The 99% confidence interval is equal to (29.2 deaths, 45.0 deaths).

There is 99% confidence that the population’s mean number of deaths due to lightning strikes will fall in the interval (29.2 deaths, 45.0 deaths).

Step-by-step solution

Given information

Data are given on the number of deaths that have occurred due to lightning strikes for a series of 14 consecutive years.

Confidence interval

The following formula is used to compute the confidence interval estimate of the population mean:

\(CI = \left( {\bar x - E,\bar x + E} \right)\)where

\(\bar x\)is the sample mean number of deaths

E is the margin of error

The formula to compute the value of E is shown below:

\(E = {t_{\frac{\alpha }{2}}}\frac{s}{{\sqrt n }}\)

Here, s is the sample standard deviation, and n is the sample size.

\({t_{\frac{\alpha }{2}}}\) is the value of the t-distribution at \(\frac{\alpha }{2}\) level of significance with \(\left( {n - 1} \right)\) degrees of freedom.

Sample size, sample mean, and sample standard deviation

The sample size (n) is equal to.

The sample mean is computed below:

\(\begin{array}{c}\bar x = \frac{{51 + 44 + ........ + 23}}{{14}}\\ = 37.1\end{array}\)

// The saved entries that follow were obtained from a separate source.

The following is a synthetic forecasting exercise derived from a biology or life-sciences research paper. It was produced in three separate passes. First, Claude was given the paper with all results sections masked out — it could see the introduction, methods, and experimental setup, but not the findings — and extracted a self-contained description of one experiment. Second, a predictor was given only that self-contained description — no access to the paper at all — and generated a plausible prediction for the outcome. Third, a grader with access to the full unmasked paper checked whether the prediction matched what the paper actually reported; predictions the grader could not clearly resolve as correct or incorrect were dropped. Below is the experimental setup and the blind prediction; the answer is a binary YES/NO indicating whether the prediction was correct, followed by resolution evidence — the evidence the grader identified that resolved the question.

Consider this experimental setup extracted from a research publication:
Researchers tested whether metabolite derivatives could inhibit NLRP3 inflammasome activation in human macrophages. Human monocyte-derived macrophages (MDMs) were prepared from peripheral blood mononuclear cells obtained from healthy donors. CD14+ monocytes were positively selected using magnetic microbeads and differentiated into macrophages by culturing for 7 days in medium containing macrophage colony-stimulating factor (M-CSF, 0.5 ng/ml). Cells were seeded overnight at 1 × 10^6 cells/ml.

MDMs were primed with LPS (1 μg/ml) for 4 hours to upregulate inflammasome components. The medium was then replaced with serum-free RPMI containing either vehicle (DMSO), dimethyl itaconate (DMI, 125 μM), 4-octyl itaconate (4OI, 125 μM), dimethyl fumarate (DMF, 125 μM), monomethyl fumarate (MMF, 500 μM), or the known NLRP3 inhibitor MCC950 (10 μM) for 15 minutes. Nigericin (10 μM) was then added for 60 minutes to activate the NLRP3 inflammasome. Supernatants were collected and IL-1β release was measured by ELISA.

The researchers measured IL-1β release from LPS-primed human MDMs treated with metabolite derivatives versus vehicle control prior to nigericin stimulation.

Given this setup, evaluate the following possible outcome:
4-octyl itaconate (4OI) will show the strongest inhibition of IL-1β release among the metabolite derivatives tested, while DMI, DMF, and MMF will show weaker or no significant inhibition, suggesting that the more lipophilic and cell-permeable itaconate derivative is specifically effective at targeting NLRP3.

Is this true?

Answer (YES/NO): NO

The sample standard deviation is computed below:

\(\begin{array}{c}s = \sqrt {\frac{{\sum\limits_{i = 1}^n {{{({x_i} - \bar x)}^2}} }}{{n - 1}}} \\ = \sqrt {\frac{{{{\left( {51 - 37.1} \right)}^2} + {{\left( {44 - 37.1} \right)}^2} + ....... + {{\left( {23 - 37.1} \right)}^2}}}{{14 - 1}}} \\ = 9.8\end{array}\)

Value of \({t_{\frac{\alpha }{2}}}\)

The confidence level is given as equal to 99%. Thus, the corresponding value of the level of significance \(\left( \alpha \right)\) is equal to 0.01.

The value of the degrees of freedom is computed below:

\(\begin{array}{c}df = n - 1\\ = 14 - 1\\ = 13\end{array}\)

The value of \({t_{\frac{\alpha }{2}}}\) with 13 degrees of freedom is equal to 3.0123.

Calculation of confidence interval

The margin of error is equal to:

\(\begin{array}{c}E = {t_{\frac{\alpha }{2}}}\frac{s}{{\sqrt n }}\\ = 3.0123\frac{{9.8}}{{\sqrt {14} }}\\ = 7.8897\end{array}\)

The 99% confidence interval estimate of the population mean is equal to

\(\begin{array}{c}CI = \left( {\bar x - E,\bar x + E} \right)\\ = \left( {37.1 - 7.8897,37.1 + 7.8897} \right)\\ = \left( {29.2,45.0} \right)\end{array}\)

Thus, the 99% confidence interval estimate of the population mean is equal to (29.2 deaths, 45.0 deaths).

There is 99% confidence that the population’s mean number of deaths due to lightning strikes will lie between the values 29.2 and 45.0.